LE TEXTE »
------------------------------

Mais alors, seraient-ils plus conservateurs, foncièrement attachés au « c’était mieux avant » ? Jusque dans les années 2010, la sociologie faisait un lien direct entre l’avancée en âge et le développement des idées conservatrices. Plus on vieillissait, plus on se repliait avec une certaine nostalgie sur les repères du temps où l’on représentait la jeunesse, quitte à en idéaliser les valeurs, les goûts, les pratiques… Oui, mais voilà, la donne a changé : les séniors d’aujourd’hui sont « moins inquiets et plus ouverts sur les évolutions de la société » que ne l’étaient leurs aînés et que ne le sont, sur certains thèmes, leurs enfants. dit le Credoc.

------------------------------

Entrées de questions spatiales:
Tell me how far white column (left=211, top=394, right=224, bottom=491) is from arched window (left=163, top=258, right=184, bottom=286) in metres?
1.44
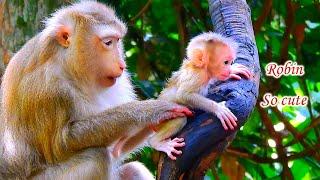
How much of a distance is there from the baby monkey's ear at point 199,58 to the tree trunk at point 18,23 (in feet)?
2.78

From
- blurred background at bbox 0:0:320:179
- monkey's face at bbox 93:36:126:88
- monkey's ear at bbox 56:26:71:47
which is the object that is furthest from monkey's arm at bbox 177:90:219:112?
blurred background at bbox 0:0:320:179

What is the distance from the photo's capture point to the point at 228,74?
9.98ft

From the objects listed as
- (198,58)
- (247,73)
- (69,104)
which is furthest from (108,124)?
(247,73)

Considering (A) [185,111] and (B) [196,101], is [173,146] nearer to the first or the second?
(A) [185,111]

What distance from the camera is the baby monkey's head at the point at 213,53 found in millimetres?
3174

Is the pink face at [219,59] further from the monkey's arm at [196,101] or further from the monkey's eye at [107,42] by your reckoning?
the monkey's eye at [107,42]

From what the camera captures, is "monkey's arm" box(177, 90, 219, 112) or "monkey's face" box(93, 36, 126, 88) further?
"monkey's face" box(93, 36, 126, 88)

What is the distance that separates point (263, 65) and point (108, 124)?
6.49ft

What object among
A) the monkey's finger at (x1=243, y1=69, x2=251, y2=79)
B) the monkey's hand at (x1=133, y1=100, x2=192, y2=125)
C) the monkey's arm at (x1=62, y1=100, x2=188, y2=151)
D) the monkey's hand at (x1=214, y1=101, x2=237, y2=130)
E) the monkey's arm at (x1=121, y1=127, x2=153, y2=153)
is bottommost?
the monkey's arm at (x1=121, y1=127, x2=153, y2=153)

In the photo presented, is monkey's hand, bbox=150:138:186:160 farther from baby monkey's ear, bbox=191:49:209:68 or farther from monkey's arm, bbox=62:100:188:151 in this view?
baby monkey's ear, bbox=191:49:209:68

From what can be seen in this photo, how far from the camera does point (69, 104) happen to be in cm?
315

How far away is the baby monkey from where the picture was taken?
9.46ft

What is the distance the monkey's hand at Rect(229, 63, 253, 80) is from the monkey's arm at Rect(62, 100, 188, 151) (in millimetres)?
290

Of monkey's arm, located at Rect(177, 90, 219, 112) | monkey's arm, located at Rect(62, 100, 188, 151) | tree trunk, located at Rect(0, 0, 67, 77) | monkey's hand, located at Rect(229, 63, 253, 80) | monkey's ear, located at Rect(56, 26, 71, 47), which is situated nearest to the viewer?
monkey's arm, located at Rect(177, 90, 219, 112)
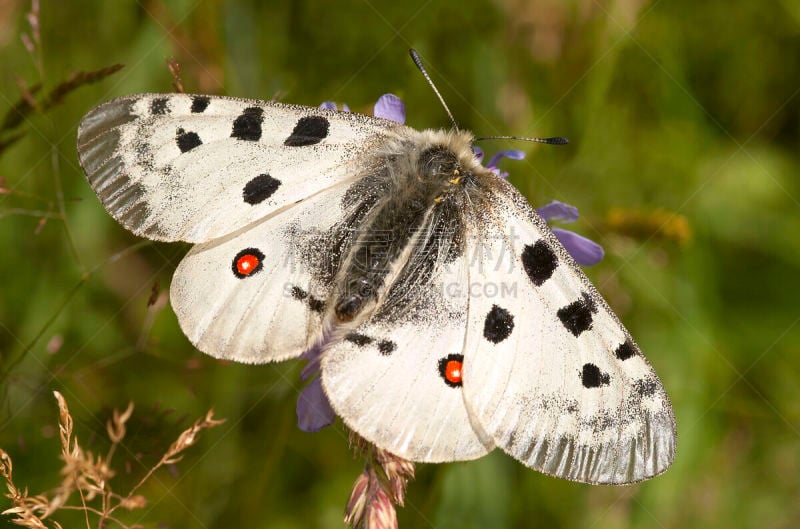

------------------------------

LA CONSIGNE » D'après le texte sur les séniors, jusqu'à quand la sociologie faisait-elle un lien direct entre l'avancée en âge et le développement des idées conservatrices ?

LA RÉPONSE » Jusque dans les années 2010.